• _Written request 1_:
Return a passage from the commentary on Hong Kong and sovereign immunity word for word. Begin at the words "The Basic Law" and stop after "Republic of Congo.".
• _Written request 2_:
Retype the lines from the collected data exactly, beginning at the line that has "Does the point" and stopping after the line that has "How far are".

• _Excerpt provided_:
- - - - - - -

The Basic Law is supposed to be a shield for Hong Kong, one which gives it autonomy in all things except foreign affairs and provides for its own courts to interpret that law. But Beijing and its local 'united front' chauvinists are doing their best to undermine it in various ways. The decision last week of the National People's Congress to enforce Beijing's concept of sovereign immunity on the city will have a lasting impact on Hong Kong's role in international commerce - its main reason for existence.
The decision was expected once the Court of Final Appeal, by a narrow vote, elected to refer to the NPC the matter of sovereignty immunity in a commercial claim against the Democratic Republic of Congo.
Perhaps fittingly, the decision came the same week as it was learned that one of China's largest state-owned enterprises, Cosco, was reneging on bulk carrier charter contracts with a Greek ship owner which led to the arrest of some Cosco ships in foreign ports. It was not as though Cosco, an arm of the Ministry of Communications, was unable to pay; it has access to any amount of funds from the state or from state banks. It was refusing to pay simply because it was losing money on charters signed in 2008. It may have a triple-A credit rating but what is that worth if it thinks that being big and Chinese and state-owned means it can tear up contracts?
In the light of the NPC decision, it is clear that no one is going to be bothering to arrest a Cosco ship in Hong Kong. Better wait until it docks in somewhere like Singapore, or Hamburg, or Cape Town. And if Cosco is assumed to be immune then, presumably, state-owned shipping lines from other countries can make similar claims.
Some lawyers anxious to ingratiate themselves with Beijing have praised the decision - made unanimously by the 157 members of the NPC Standing Committee - as clarifying the situation. In fact it does little of the sort. In the Congo case, the state itself was the defendant though the case was commercial. A Chinese state company stood to lose as well, as it actually possessed some of the assets claimed by the creditor.
What remains up in the air is the key issue: does the interpretation apply to commercial entities, trading as companies, which happen to be majority-owned by a government ministry? Or was the Congo case an unusual and exceptional case because there was no corporate intermediary?
That remains unclear and, as a result, lots of contracts which would otherwise have been signed in Hong Kong and subject to Hong Kong law will be signed elsewhere. That will be a loss for Hong Kong. Worse, there are also many deals which for practical purposes cannot be signed anywhere but in Hong Kong, so the risks of not being able to get satisfaction from the local courts will add to costs and deter business.

- - - - - - -

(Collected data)
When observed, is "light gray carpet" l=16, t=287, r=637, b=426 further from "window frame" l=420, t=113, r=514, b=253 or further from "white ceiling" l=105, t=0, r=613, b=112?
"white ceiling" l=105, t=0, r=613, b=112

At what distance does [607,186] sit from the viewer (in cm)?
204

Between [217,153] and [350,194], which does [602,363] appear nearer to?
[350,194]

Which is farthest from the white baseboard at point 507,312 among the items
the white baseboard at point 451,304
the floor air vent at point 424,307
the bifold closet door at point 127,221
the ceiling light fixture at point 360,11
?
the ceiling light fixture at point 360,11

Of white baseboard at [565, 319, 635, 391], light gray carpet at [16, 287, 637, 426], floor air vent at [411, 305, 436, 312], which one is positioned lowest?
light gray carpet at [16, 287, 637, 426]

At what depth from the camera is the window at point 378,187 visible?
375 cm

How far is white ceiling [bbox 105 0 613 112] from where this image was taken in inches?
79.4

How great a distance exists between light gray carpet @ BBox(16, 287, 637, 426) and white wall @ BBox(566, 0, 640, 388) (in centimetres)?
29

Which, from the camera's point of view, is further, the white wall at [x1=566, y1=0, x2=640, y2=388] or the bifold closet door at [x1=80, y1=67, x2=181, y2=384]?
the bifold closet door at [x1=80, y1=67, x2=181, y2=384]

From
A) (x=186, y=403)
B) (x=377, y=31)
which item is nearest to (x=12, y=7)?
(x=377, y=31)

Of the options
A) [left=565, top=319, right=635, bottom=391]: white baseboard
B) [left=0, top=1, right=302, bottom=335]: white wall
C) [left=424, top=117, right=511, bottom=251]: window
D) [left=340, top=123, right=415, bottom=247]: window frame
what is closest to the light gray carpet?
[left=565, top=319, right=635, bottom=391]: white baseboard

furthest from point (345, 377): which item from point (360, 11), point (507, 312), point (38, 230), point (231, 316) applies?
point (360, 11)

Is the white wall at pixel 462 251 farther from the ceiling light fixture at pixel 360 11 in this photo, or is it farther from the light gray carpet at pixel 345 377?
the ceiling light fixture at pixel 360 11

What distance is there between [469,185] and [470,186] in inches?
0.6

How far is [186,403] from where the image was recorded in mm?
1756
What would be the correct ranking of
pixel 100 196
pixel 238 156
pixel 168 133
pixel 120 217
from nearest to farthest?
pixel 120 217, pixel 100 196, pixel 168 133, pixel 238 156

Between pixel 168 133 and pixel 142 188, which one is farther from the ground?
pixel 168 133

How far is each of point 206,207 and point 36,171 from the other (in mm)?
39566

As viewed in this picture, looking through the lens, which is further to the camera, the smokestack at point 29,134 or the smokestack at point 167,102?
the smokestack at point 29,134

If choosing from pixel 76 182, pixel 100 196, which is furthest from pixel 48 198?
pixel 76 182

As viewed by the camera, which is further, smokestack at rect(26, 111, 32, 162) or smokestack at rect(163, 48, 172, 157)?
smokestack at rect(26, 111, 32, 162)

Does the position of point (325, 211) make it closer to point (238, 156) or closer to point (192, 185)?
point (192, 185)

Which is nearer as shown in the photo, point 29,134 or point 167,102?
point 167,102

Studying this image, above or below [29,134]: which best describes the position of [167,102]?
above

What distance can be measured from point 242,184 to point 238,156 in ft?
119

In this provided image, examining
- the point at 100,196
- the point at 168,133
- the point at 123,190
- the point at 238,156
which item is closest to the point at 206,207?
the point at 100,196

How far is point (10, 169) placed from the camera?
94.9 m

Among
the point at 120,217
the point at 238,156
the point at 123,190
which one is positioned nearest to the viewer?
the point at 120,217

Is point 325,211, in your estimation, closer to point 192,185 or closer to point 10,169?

- - - - - - -

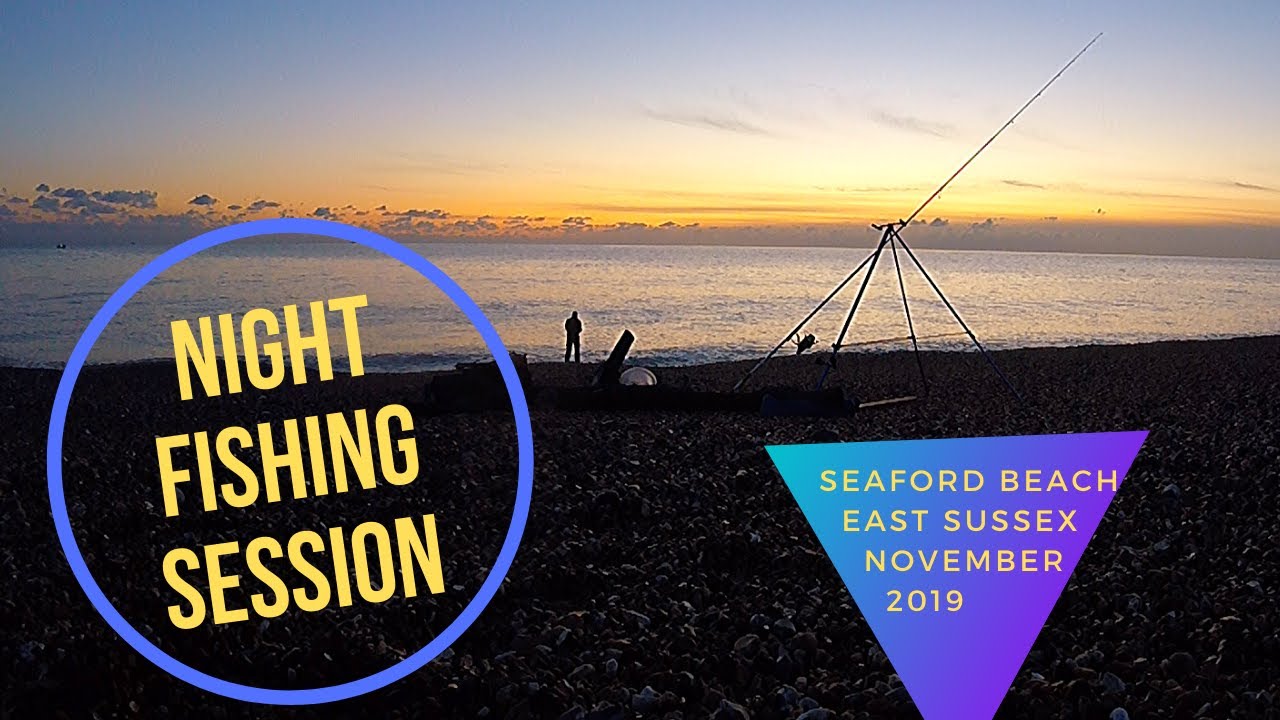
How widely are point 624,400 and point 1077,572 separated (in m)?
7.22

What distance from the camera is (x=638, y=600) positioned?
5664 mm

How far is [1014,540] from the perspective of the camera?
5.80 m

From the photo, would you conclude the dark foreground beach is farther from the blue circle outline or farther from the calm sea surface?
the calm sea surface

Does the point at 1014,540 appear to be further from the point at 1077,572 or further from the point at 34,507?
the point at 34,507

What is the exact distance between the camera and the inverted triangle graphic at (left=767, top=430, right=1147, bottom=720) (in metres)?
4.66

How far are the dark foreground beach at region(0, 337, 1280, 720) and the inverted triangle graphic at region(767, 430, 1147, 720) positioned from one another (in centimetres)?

- - - - - - -

• _Written reply 1_:
The Basic Law is supposed to be a shield for Hong Kong, one which gives it autonomy in all things except foreign affairs and provides for its own courts to interpret that law. But Beijing and its local 'united front' chauvinists are doing their best to undermine it in various ways. The decision last week of the National People's Congress to enforce Beijing's concept of sovereign immunity on the city will have a lasting impact on Hong Kong's role in international commerce - its main reason for existence.
The decision was expected once the Court of Final Appeal, by a narrow vote, elected to refer to the NPC the matter of sovereignty immunity in a commercial claim against the Democratic Republic of Congo.

• _Written reply 2_:
Does the point at 1014,540 appear to be further from the point at 1077,572 or further from the point at 34,507?
the point at 34,507

What is the exact distance between the camera and the inverted triangle graphic at (left=767, top=430, right=1147, bottom=720) (in metres)?
4.66

How far are the dark foreground beach at region(0, 337, 1280, 720) and the inverted triangle graphic at region(767, 430, 1147, 720) positioned from one another (in centimetres)?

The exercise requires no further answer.